> _What you need to do_: Among the lines below, copy exactly those from the one with "[camera-trap image, curated labels]" through the one with "common name: domestic cow", counting both ends.

BEGIN Dataset records

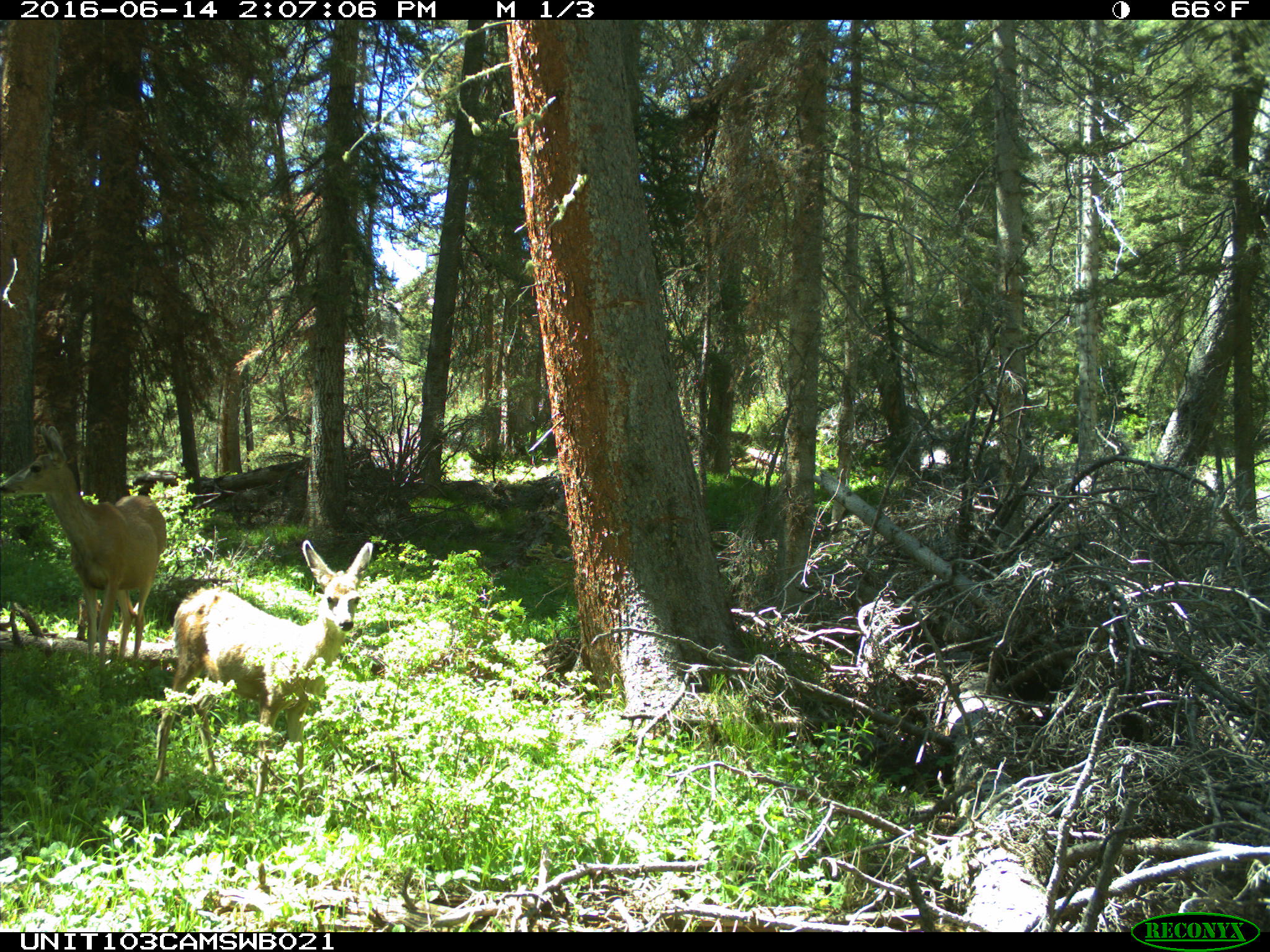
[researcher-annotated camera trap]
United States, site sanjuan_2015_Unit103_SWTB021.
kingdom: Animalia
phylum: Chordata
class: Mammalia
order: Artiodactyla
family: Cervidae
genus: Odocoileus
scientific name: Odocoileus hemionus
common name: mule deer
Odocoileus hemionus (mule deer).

END Dataset records
BEGIN Dataset records

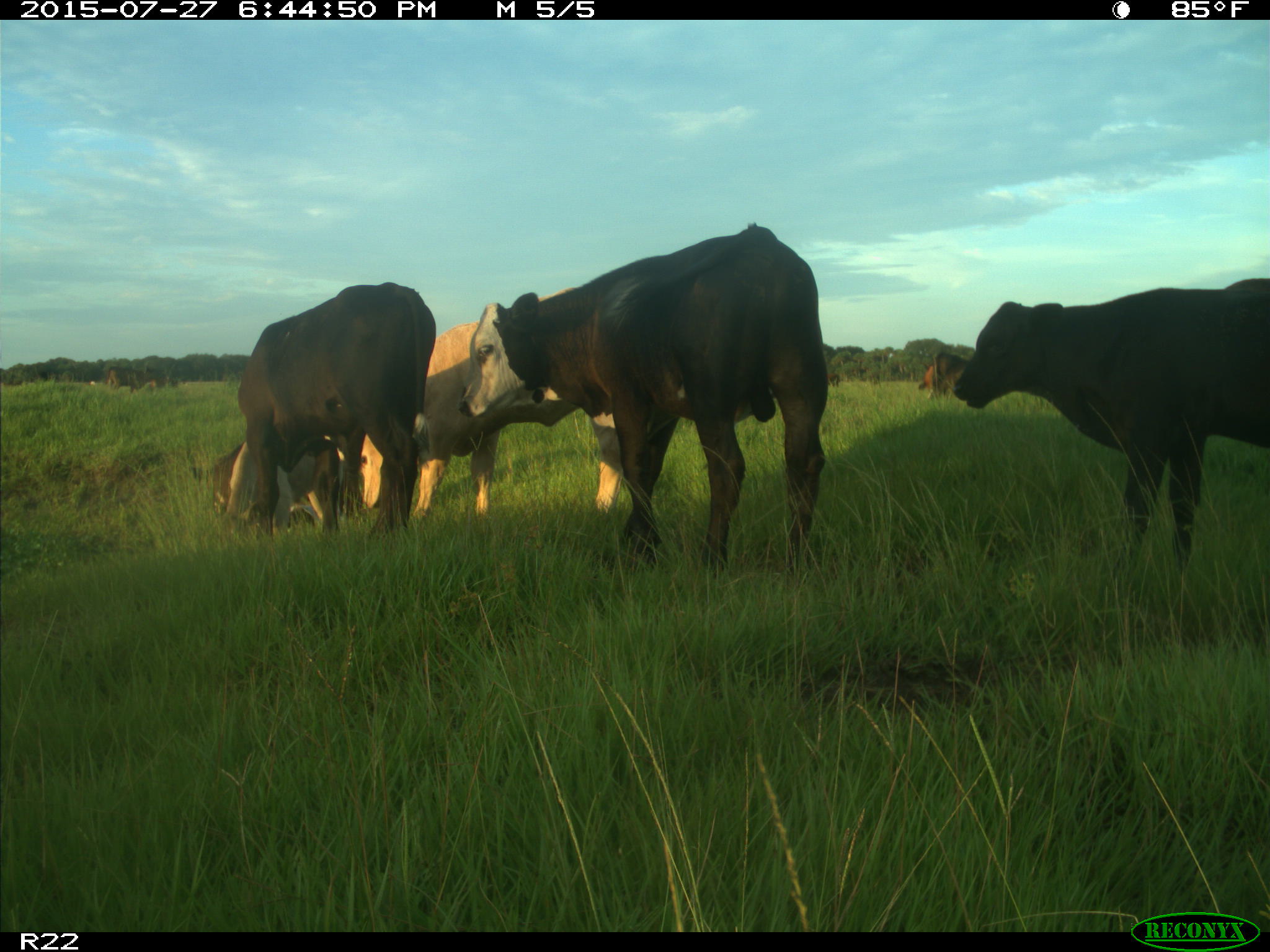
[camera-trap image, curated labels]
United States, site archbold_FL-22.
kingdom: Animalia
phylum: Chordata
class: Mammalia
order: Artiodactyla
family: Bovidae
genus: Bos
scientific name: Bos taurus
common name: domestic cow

END Dataset records

> _Response to this exercise_:
[camera-trap image, curated labels]
United States, site archbold_FL-22.
kingdom: Animalia
phylum: Chordata
class: Mammalia
order: Artiodactyla
family: Bovidae
genus: Bos
scientific name: Bos taurus
common name: domestic cow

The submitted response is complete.